Congregations have their uses.  Denominations can be a way to keep people more or less on the same page and have an impact on the even larger culture.  But there is something that sweeps invisibly through our lives, a set of convictions, perceptions, morality, and aesthetic choices without thinking why.  Why did our country, supposed to be built on honor and compassion, suddenly turn to murderous greed, and then defend it?  Is it because the old system of values was based on a primitive notion of the world which smashed in the face of new knowledge?  Is it because since God is dead of evaporation, we can do anything and don't care?  Is it because individuals can do things that are monstrous and yet are never struck by lightning for it?

Can a sea change like this -- except positive -- be started by a new thrilling spiritual experience that seizes everyone with the inspiration to reform?  Or must these be person-contained perceptions of something that most never know is possible, a felt revelation of empowerment?

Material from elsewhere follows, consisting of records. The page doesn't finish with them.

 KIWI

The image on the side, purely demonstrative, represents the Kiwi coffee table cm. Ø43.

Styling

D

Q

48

Every time I preached about this kind of moment, people came around afterwards to tell me they had felt this, maybe multiple times, but didn't really know what it was, what it meant.  They thought it was better to tell no one for fear of being mocked.  When I brought up the subject, even in seminary, it was turned aside.  People said it was blissful to have warm, safe times and a great satisfaction to rest after achieving something important, but it didn't mean there was another plane of existence that somehow reached through to us.  Others told about a chimp regarding in awe a mighty waterfall, and said it was evidence that even animals could be spiritual, so how could it be a human privilege?

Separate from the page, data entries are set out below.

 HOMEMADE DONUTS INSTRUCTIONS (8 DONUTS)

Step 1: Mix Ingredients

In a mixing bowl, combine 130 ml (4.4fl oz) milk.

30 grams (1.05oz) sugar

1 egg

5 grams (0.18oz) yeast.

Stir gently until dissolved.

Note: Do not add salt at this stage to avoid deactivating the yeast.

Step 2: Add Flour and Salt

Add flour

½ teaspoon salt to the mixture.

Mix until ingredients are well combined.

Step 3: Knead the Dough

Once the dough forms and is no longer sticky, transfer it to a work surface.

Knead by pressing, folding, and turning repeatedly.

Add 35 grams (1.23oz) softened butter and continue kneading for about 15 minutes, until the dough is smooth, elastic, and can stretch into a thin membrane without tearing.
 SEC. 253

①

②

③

Since Descartes we've wrestled with an imaginary split between logical rationality and the empathic sharing of felt meaning.  Perhaps we've let the first method overwhelm the second.  After all, greed and rejecting transfiguration are sensible ways to survive in a confounding world.  Take care of yourself and your own.  Ignore the rest.  Very possible.  People do it all the time.


In the end both my PK heroes have died -- of old age rather than lightning -- but not before being betrayed by this impulse in order to get status and expensive toys, to use relationships outside social rules, and to turn away from both congregation and denomination.  They didn't seem to suffer.  Neither ever confided that they had felt the Mysterium Fascinans and Tremendum.  Would it have made a difference?